(Text excerpt)

Victoria Police Corruption
By Raymond Hoser
First published by Kotabi Publications (1999)

James Frederick Bazely

Bazely, born in 1924, was allegedly a hit man and also a target of pre-election union violence on the Melbourne waterfront in the early 70's.

He carries the scars of four bullet wounds suffered in Melbourne's bloody waterfront wars.

He stood with a gun in his hand and a foot on the ballot box the day of the Painters and Dockers Union elections.

Following the union ballot, Bazely, a supporter of faction leader Bill Longley was wounded in two separate ambushes.

In May 1972, he caught machinegun fire at the gate of his North Carlton home.

He had been beaten for the position of vigilance officer in that year's election.

Bazely pulled a bullet from his shoulder on the way to hospital.

He told police he did not have a clue who shot him.

A police officer said at the time: "He has been marked for execution by the underworld hiearchy. He was lucky this time. Next time he might not escape with minor wounds."

But that he did.

He survived another attempted hit, in September the same year, when struck by bullets as he sat in his car.

Bazely was jailed after anti-drugs campaigner Donald Bruce Mackay disappeared from Griffith, NSW. in July 1977.

He was also found guilty of the April 1979 murders of drug couriers Douglas and Isabel Wilson at Seymour, north-east of Melbourne.

The Wilsons' bodies were found in a shallow grave at Rye in 1979.

Bazely was sentenced to life imprisonment in April 1986 for the Wilsons' murder.

He received concurrent sentences of nine years for conspiracy to murder Donald Mackay, and four years for the theft of $260,000 from Downards Security in 1978.

Bazely's appeal to the Full Court in June 1986 against the murder convictions was dismissed speedily.

He had no chance of finding the $60,000 needed for an appeal to the High Court.

(End Text excerpt)

> _Task set_:
a) Using the text on James Frederick Bazely, answer each question briefly.
(i) In what year was Bazely born?
(ii) Where was Bazely when he was hit by machinegun fire in May 1972?
(iii) Where were the Wilsons' bodies found?
b) Transcribe the part of the text on James Frederick Bazely that opens with the words "A police officer" and closes with "in his car.".
The records that follow come from a separate source and are unrelated to the text about James Frederick Bazely.

(Extracted records)

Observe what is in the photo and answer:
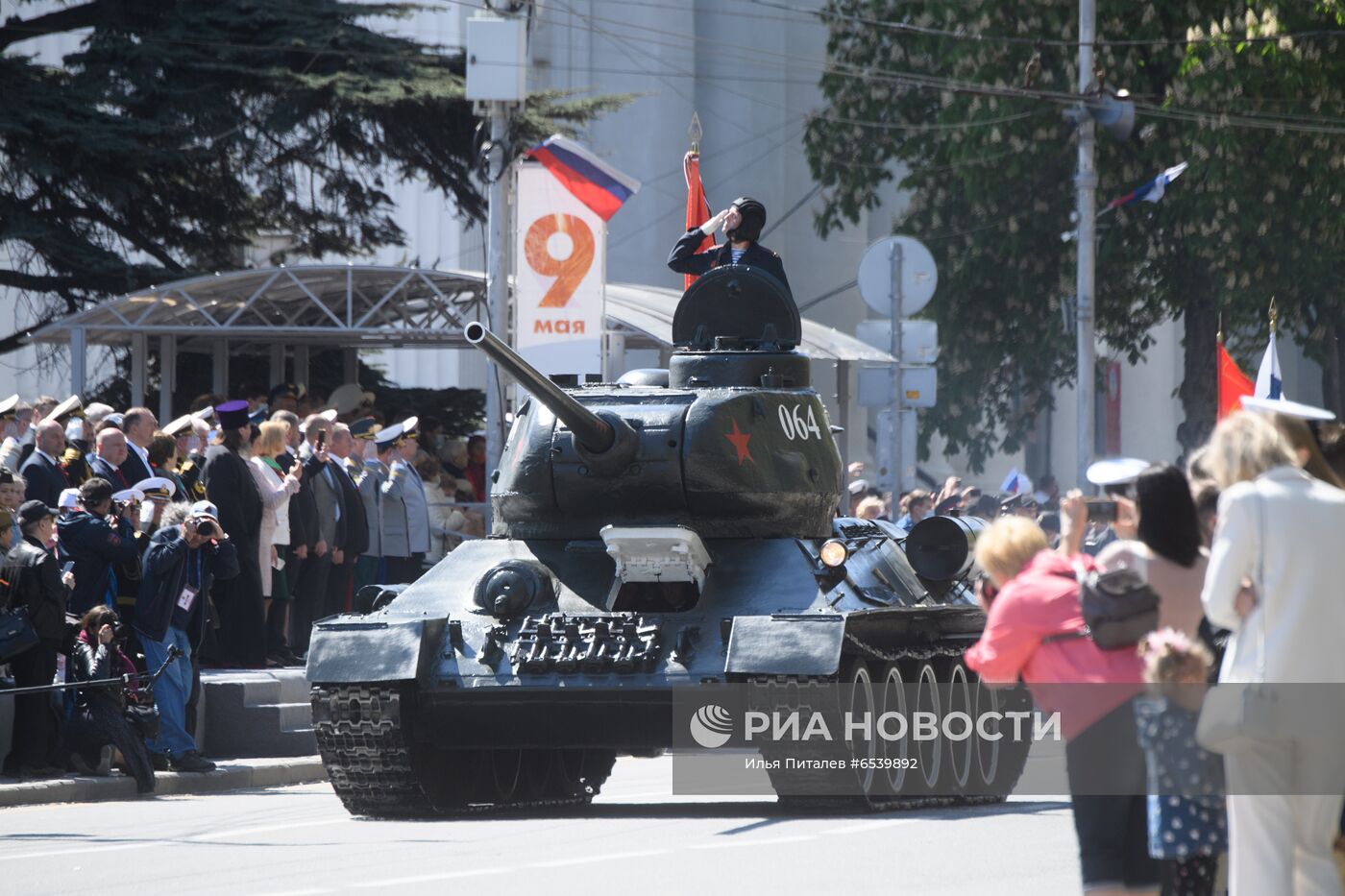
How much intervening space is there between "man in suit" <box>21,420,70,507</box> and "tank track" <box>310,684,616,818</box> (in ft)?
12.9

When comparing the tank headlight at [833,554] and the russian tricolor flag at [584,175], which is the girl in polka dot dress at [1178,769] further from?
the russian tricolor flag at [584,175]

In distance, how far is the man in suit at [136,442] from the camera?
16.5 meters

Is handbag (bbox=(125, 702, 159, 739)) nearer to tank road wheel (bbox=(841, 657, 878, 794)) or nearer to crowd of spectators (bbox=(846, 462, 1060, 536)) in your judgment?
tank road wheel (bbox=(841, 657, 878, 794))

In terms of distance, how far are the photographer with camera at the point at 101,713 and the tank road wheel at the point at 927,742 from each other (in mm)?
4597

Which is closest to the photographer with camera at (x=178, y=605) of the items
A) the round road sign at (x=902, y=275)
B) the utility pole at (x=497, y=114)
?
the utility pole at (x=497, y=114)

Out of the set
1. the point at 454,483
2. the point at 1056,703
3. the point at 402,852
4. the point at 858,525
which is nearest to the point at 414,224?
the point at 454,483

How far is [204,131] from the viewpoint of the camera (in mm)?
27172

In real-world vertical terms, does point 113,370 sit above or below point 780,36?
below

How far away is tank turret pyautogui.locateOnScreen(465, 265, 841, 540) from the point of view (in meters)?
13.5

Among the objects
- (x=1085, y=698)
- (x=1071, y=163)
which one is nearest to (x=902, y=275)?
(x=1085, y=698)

(End Extracted records)
(Extracted records)

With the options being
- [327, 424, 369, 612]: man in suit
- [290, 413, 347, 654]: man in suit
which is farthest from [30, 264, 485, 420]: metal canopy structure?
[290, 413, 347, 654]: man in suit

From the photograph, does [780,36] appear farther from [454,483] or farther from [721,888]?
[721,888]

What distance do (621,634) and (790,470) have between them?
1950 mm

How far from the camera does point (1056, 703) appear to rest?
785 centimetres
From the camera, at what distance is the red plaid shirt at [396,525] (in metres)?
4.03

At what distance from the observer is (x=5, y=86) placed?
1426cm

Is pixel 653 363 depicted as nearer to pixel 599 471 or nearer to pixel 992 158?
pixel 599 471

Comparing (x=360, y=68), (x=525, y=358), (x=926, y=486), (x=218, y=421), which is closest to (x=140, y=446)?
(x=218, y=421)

(End Extracted records)

> _Per-task answers_:
a)
(i) 1924
(ii) At the gate of his North Carlton home
(iii) In a shallow grave at Rye

b)
A police officer said at the time: "He has been marked for execution by the underworld hiearchy. He was lucky this time. Next time he might not escape with minor wounds."

But that he did.

He survived another attempted hit, in September the same year, when struck by bullets as he sat in his car.